As important as it is, the job of an athletic trainer, most of the time, goes unappreciated and gets little thought from the rest of the student body.
“[I feel that] athletic trainers are underappreciated. Most people think we’re just the water-boys and water-girls. We actually prevent injuries, and it’s a serious job,” Kelsey said.
Regardless of their lack of recognition, the unwavering dream team does their job with poise and elegance. So much so that many consider pursuing athletic training as a career.
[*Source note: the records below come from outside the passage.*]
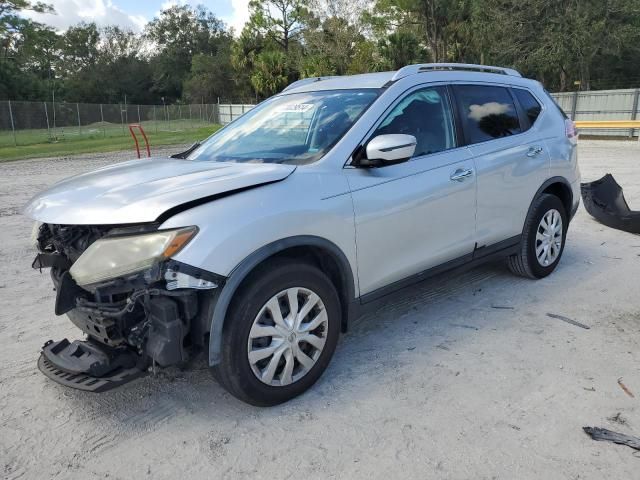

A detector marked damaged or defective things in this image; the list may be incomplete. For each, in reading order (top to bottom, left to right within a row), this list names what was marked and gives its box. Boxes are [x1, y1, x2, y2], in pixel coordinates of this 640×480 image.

crumpled hood [23, 158, 296, 225]
detached bumper piece [580, 174, 640, 234]
front-end collision damage [580, 174, 640, 234]
broken headlight [67, 227, 198, 286]
front-end collision damage [33, 223, 228, 392]
detached bumper piece [38, 340, 147, 392]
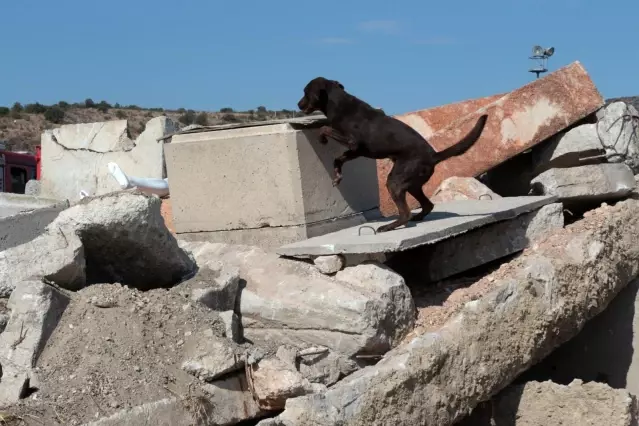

“Training gives me the experience of seeing what Coach Harvey does when students get injured and seeing what I have to do. This is the path I want to pursue in life, so I really appreciate the practice,” junior Teri Becerra said.
Many of Coach Harvey’s former students have already pursued this field and have become very successful.
“Every year I will have a student that left to pursue a medical field in college. We have a number of students that are now nurses,” he said. “We have a couple of students that are now athletic trainers. One specifically is at A&M now, he is the assistant athletic director in charge of football.”
For many students, this program serves as a personal inspiration for themselves as well as the students that they help everyday.
“One of the best parts of this program is watching people’s dreams stay alive,” senior Karis Casterline said. “When people get injured, you know they are down, and when they get better, you get to see the light back in their eyes.”